2012-11-14 in MIRI/LW, Philosophy | No comments

Link: thebigquestions.com/2012/11/14/accounting-for-numbers/

[LessWrong Thread]

Yudkowsky leaps from “the natural numbers can be precisely specified by second order logic” to “the .. study of numbers is equivalent to the logical study of which conclusions follow inevitably from the number-axioms”. This is wrong, wrong, wrong, because second order logic is not logic.

[...] you’re not allowed to set up an axiom system in which all the true theorems of arithmetic are taken as axioms — there is no mechanical procedure for determining whether a given statement is or is not a true theorem of arithmetic (see Tarski’s theorem on the undefinability of truth) and therefore no mechanical procedure for determining what is or is not an axiom in that system. In second-order Peano arithemetic, we have an analogous problem: The axioms can be identified mechanically, but the rules of inference can’t. A properly programmed computer can examine a first-order proof and tell you if it’s valid or not; that is, it can tell you whether each step does in fact follow logically from some of the previous steps. But no computer can do the same for second-order proofs.
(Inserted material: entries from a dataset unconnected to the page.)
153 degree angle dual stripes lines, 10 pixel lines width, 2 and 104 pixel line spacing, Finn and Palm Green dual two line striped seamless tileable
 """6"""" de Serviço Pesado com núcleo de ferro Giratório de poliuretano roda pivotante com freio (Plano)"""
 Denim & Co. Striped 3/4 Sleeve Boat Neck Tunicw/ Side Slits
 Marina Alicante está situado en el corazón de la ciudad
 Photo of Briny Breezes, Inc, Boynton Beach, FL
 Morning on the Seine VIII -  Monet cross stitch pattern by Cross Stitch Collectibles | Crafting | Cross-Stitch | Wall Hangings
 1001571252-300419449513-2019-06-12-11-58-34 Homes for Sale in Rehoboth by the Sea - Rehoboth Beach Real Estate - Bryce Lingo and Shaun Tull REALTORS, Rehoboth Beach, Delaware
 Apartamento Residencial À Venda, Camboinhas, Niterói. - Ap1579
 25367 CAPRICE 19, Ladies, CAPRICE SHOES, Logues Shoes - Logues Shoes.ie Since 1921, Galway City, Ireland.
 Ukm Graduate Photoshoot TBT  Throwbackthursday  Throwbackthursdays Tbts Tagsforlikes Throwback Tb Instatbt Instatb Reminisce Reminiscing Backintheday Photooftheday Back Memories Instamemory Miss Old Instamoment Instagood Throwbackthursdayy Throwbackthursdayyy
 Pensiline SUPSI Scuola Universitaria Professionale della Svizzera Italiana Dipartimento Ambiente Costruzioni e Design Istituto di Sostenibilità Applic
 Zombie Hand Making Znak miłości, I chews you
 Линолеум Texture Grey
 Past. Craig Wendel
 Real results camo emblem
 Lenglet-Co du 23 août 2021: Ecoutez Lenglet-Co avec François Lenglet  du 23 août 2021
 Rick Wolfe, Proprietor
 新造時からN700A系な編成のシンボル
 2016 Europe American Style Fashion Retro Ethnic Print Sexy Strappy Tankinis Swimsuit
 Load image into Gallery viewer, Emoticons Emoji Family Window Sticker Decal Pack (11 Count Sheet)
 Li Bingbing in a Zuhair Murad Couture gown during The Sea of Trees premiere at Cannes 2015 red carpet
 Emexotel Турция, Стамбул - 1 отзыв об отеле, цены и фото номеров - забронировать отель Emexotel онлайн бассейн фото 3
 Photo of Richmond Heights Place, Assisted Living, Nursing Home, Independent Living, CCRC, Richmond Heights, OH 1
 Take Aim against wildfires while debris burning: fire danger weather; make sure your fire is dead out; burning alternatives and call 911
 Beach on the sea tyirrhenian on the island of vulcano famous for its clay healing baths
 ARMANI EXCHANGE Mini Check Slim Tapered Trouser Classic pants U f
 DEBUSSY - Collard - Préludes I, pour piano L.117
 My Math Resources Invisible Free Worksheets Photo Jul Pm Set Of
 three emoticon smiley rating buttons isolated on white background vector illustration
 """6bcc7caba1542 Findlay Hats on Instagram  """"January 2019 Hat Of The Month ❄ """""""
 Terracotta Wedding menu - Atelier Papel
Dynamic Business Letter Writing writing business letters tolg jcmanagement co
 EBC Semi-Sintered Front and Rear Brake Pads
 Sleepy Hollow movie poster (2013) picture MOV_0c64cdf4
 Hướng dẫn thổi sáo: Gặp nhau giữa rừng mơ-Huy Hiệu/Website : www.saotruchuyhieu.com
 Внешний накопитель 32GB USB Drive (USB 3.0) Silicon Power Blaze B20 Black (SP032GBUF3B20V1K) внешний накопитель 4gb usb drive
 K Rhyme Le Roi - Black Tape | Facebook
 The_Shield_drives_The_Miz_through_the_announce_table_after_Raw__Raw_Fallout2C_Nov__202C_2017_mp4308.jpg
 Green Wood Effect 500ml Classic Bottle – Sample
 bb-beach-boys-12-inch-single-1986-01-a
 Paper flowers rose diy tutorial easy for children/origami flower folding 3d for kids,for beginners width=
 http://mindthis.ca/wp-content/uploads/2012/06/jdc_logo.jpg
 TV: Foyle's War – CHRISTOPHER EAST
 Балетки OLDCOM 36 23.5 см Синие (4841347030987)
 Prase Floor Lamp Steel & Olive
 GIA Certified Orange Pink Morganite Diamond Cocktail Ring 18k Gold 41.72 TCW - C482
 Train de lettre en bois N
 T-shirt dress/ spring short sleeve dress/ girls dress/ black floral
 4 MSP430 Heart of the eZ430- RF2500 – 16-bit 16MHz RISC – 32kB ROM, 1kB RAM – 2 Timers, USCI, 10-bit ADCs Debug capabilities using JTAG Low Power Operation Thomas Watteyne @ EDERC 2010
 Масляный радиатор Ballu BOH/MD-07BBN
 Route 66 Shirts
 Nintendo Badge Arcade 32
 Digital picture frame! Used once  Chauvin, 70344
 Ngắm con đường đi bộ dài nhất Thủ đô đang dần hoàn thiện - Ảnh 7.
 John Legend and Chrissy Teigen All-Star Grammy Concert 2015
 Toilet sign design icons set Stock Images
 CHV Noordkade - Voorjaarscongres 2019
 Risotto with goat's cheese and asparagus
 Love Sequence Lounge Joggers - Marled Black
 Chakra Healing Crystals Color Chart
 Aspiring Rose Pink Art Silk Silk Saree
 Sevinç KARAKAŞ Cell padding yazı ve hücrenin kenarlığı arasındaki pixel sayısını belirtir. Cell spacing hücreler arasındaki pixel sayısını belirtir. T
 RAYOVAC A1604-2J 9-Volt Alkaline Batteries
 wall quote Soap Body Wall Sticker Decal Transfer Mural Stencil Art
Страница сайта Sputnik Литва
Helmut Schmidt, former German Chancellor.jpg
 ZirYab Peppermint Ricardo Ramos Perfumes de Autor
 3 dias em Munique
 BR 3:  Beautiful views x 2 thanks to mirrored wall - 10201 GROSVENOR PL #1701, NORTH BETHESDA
So the study of second-order consequences is not logic at all; to tease out all the second-order consequences of your second-order axioms, you need to confront not just the forms of sentences but their meanings. In other words, you have to understand meanings before you can carry out the operation of inference. But Yudkowsky is trying to derive meaning from the operation of inference, which won’t work because in second-order logic, meaning comes first.

[...] it’s important to recognize that Yudkowsky has “solved” the problem of accounting for numbers only by reducing it to the problem of accounting for sets — except that he hasn’t even done that, because his reduction relies on pretending that second order logic is logic.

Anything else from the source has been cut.